START Input data
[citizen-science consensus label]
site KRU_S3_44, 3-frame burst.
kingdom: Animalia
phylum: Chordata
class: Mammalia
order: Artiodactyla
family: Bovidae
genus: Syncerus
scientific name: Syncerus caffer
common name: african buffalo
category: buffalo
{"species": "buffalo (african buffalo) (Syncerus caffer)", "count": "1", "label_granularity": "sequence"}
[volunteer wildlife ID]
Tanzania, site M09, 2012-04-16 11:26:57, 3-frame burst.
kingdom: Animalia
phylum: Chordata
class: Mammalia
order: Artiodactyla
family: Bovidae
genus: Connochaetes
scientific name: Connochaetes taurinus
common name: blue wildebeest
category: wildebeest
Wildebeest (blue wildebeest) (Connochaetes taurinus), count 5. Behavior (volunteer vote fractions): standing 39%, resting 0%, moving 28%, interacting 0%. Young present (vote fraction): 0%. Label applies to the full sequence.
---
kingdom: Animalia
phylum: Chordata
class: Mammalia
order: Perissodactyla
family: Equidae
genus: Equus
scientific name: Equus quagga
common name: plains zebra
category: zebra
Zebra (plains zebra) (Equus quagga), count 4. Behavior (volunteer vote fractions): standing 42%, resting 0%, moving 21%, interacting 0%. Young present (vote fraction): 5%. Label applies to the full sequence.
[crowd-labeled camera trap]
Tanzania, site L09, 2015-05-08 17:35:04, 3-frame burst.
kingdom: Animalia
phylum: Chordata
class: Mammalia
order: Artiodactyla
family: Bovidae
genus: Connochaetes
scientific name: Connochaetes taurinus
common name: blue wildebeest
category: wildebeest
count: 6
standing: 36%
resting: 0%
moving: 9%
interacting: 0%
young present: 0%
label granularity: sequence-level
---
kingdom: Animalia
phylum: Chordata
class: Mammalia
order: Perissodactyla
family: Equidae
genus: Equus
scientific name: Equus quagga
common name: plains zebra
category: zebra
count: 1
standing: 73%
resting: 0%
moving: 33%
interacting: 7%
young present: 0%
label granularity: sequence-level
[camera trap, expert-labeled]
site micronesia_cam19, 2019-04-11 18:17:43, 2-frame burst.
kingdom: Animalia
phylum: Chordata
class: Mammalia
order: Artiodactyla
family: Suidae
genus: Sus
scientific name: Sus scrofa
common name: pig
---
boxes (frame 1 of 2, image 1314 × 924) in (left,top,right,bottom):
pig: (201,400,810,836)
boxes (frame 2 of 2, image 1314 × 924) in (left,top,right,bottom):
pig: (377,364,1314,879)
END Input data
**What the exercise asks**
In the entries above, find the line containing "moving: 33%". Set down that line and every line after it through the last one, exactly and alone.

**Result of the task**
moving: 33%
interacting: 7%
young present: 0%
label granularity: sequence-level
[camera trap, expert-labeled]
site micronesia_cam19, 2019-04-11 18:17:43, 2-frame burst.
kingdom: Animalia
phylum: Chordata
class: Mammalia
order: Artiodactyla
family: Suidae
genus: Sus
scientific name: Sus scrofa
common name: pig
---
boxes (frame 1 of 2, image 1314 × 924) in (left,top,right,bottom):
pig: (201,400,810,836)
boxes (frame 2 of 2, image 1314 × 924) in (left,top,right,bottom):
pig: (377,364,1314,879)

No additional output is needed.